## STUDY QUESTIONS
**1.** In the abstract on pregnant women during the COVID-19 pandemic, how many women were enrolled?
**2.** Print the part of the abstract on pregnant women during the COVID-19 pandemic starting at "Methods: A total" and ending at "Depression Scale (HADS).".
**3.** Write what comes next in the abstract on pregnant women during the COVID-19 pandemic, picking up after its last sentence.

## EXERCISE TEXT
= Beginning of Section =

Purpose: In December 2019, the emerging of a novel coronavirus (COVID-19) has influenced the whole world. The current pandemic also triggers several psychological changes. Uncertainties and changes in health practices may cause anxiety, depression, and concerns on vulnerable populations such as pregnant. This study aims to survey the pregnant women to capture the psychological impact and perceptions during the pandemic.
Methods: A total of 297 pregnant women aged ≥ 18 years were enrolled in May 2020. We evaluated the hard-copy survey included questions about demographic and clinical information of patients, 95% confidence intervals of a COVID-19-related questionnaire in a Likert scale and 14-item Hospital Anxiety and Depression Scale (HADS).

= End of Section =

## DATA BELOW
= Beginning of Section =

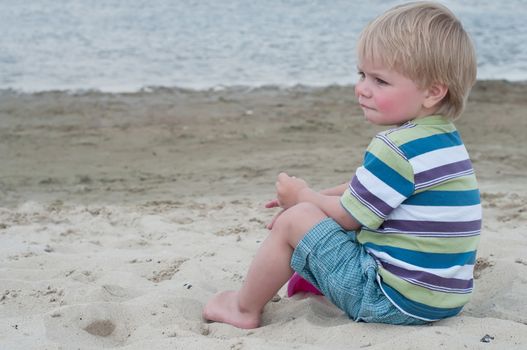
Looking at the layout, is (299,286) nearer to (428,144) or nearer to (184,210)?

= End of Section =

## TASK RESPONSES
**1.** 297 pregnant women aged 18 or older.

**2.**
Methods: A total of 297 pregnant women aged ≥ 18 years were enrolled in May 2020. We evaluated the hard-copy survey included questions about demographic and clinical information of patients, 95% confidence intervals of a COVID-19-related questionnaire in a Likert scale and 14-item Hospital Anxiety and Depression Scale (HADS).

**3.**
Results: A total of 297 pregnant women were included in this study with a mean age of 27.64. Most patients (82.5%) had concerns about infecting their babies during delivery. The fear of infection of the fetus during delivery revealed elderly age and having anxiety as the unique significant risk factors. Mean HADS-A and HADS-D scores were 7.94 (± 4.03) and 7.23 (± 3.84), respectively. Multivariate analysis showed having anxiety was associated with a high HADS-D score and concern about the inability to reach obstetrician, and being in advanced age, having a high HADS-A score, and concern about the inability to reach obstetrician demonstrated significant effects on HADS-D score.
Conclusion: We conclude that in future pandemics, communications and reassurance of the patients should be prioritized upon their routine ante-natal care to avoid increased levels of anxiety and even depression.
Keywords: Anxiety; COVID-19; Depression; Pandemic; Pregnancy; Psychological impact.